--- Directions for this task ---
All entries should be output exactly as they stand.

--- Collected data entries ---
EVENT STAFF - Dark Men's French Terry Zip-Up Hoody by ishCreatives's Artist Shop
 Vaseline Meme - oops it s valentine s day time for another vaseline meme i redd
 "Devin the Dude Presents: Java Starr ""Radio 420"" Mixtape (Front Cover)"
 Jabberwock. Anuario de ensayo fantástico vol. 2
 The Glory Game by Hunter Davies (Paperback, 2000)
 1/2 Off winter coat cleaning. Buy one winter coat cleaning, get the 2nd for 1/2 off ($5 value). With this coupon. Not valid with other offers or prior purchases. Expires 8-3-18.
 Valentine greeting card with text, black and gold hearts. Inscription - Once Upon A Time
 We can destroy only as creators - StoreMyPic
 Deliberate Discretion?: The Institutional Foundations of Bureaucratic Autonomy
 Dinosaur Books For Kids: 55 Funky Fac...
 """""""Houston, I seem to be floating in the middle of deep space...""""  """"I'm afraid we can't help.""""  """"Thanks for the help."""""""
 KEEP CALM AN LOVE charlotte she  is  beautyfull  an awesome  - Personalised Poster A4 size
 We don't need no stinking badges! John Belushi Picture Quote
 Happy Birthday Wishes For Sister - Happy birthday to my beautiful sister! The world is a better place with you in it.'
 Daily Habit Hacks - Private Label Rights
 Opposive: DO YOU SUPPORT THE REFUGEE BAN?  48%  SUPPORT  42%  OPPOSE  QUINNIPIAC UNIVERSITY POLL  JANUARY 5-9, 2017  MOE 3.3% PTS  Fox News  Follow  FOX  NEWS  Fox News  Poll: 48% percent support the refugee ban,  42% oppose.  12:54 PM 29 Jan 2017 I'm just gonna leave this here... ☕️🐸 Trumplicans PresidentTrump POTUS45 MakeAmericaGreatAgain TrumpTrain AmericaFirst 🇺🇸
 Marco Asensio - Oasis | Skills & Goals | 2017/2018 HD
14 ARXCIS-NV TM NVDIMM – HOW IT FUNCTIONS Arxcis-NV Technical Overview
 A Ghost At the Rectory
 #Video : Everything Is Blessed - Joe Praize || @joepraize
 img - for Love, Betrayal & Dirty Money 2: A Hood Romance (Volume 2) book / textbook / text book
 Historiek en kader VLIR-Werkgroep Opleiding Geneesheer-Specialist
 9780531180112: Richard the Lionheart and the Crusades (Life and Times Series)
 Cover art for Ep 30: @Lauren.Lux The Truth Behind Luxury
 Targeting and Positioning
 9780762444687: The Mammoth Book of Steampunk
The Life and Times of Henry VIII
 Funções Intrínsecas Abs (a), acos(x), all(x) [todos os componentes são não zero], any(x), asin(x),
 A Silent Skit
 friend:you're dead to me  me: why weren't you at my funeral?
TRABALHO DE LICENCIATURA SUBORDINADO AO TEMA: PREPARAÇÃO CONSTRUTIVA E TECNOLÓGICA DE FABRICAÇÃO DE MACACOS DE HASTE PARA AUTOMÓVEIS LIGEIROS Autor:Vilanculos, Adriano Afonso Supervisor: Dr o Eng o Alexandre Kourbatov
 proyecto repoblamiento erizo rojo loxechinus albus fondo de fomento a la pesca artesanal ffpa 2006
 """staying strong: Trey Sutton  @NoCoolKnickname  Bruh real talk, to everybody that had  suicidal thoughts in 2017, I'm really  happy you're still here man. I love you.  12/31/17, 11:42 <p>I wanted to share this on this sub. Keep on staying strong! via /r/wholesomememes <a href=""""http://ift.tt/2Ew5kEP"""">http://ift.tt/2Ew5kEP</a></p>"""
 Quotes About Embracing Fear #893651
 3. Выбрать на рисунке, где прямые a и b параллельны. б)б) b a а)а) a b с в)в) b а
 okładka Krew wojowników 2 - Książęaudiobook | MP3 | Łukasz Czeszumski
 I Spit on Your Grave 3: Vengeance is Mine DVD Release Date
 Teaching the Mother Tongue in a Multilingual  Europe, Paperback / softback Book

--- Solution below ---
EVENT STAFF - Dark Men's French Terry Zip-Up Hoody by ishCreatives's Artist Shop
 Vaseline Meme - oops it s valentine s day time for another vaseline meme i redd
 "Devin the Dude Presents: Java Starr ""Radio 420"" Mixtape (Front Cover)"
 Jabberwock. Anuario de ensayo fantástico vol. 2
 The Glory Game by Hunter Davies (Paperback, 2000)
 1/2 Off winter coat cleaning. Buy one winter coat cleaning, get the 2nd for 1/2 off ($5 value). With this coupon. Not valid with other offers or prior purchases. Expires 8-3-18.
 Valentine greeting card with text, black and gold hearts. Inscription - Once Upon A Time
 We can destroy only as creators - StoreMyPic
 Deliberate Discretion?: The Institutional Foundations of Bureaucratic Autonomy
 Dinosaur Books For Kids: 55 Funky Fac...
 """""""Houston, I seem to be floating in the middle of deep space...""""  """"I'm afraid we can't help.""""  """"Thanks for the help."""""""
 KEEP CALM AN LOVE charlotte she  is  beautyfull  an awesome  - Personalised Poster A4 size
 We don't need no stinking badges! John Belushi Picture Quote
 Happy Birthday Wishes For Sister - Happy birthday to my beautiful sister! The world is a better place with you in it.'
 Daily Habit Hacks - Private Label Rights
 Opposive: DO YOU SUPPORT THE REFUGEE BAN?  48%  SUPPORT  42%  OPPOSE  QUINNIPIAC UNIVERSITY POLL  JANUARY 5-9, 2017  MOE 3.3% PTS  Fox News  Follow  FOX  NEWS  Fox News  Poll: 48% percent support the refugee ban,  42% oppose.  12:54 PM 29 Jan 2017 I'm just gonna leave this here... ☕️🐸 Trumplicans PresidentTrump POTUS45 MakeAmericaGreatAgain TrumpTrain AmericaFirst 🇺🇸
 Marco Asensio - Oasis | Skills & Goals | 2017/2018 HD
14 ARXCIS-NV TM NVDIMM – HOW IT FUNCTIONS Arxcis-NV Technical Overview
 A Ghost At the Rectory
 #Video : Everything Is Blessed - Joe Praize || @joepraize
 img - for Love, Betrayal & Dirty Money 2: A Hood Romance (Volume 2) book / textbook / text book
 Historiek en kader VLIR-Werkgroep Opleiding Geneesheer-Specialist
 9780531180112: Richard the Lionheart and the Crusades (Life and Times Series)
 Cover art for Ep 30: @Lauren.Lux The Truth Behind Luxury
 Targeting and Positioning
 9780762444687: The Mammoth Book of Steampunk
The Life and Times of Henry VIII
 Funções Intrínsecas Abs (a), acos(x), all(x) [todos os componentes são não zero], any(x), asin(x),
 A Silent Skit
 friend:you're dead to me  me: why weren't you at my funeral?
TRABALHO DE LICENCIATURA SUBORDINADO AO TEMA: PREPARAÇÃO CONSTRUTIVA E TECNOLÓGICA DE FABRICAÇÃO DE MACACOS DE HASTE PARA AUTOMÓVEIS LIGEIROS Autor:Vilanculos, Adriano Afonso Supervisor: Dr o Eng o Alexandre Kourbatov
 proyecto repoblamiento erizo rojo loxechinus albus fondo de fomento a la pesca artesanal ffpa 2006
 """staying strong: Trey Sutton  @NoCoolKnickname  Bruh real talk, to everybody that had  suicidal thoughts in 2017, I'm really  happy you're still here man. I love you.  12/31/17, 11:42 <p>I wanted to share this on this sub. Keep on staying strong! via /r/wholesomememes <a href=""""http://ift.tt/2Ew5kEP"""">http://ift.tt/2Ew5kEP</a></p>"""
 Quotes About Embracing Fear #893651
 3. Выбрать на рисунке, где прямые a и b параллельны. б)б) b a а)а) a b с в)в) b а
 okładka Krew wojowników 2 - Książęaudiobook | MP3 | Łukasz Czeszumski
 I Spit on Your Grave 3: Vengeance is Mine DVD Release Date
 Teaching the Mother Tongue in a Multilingual  Europe, Paperback / softback Book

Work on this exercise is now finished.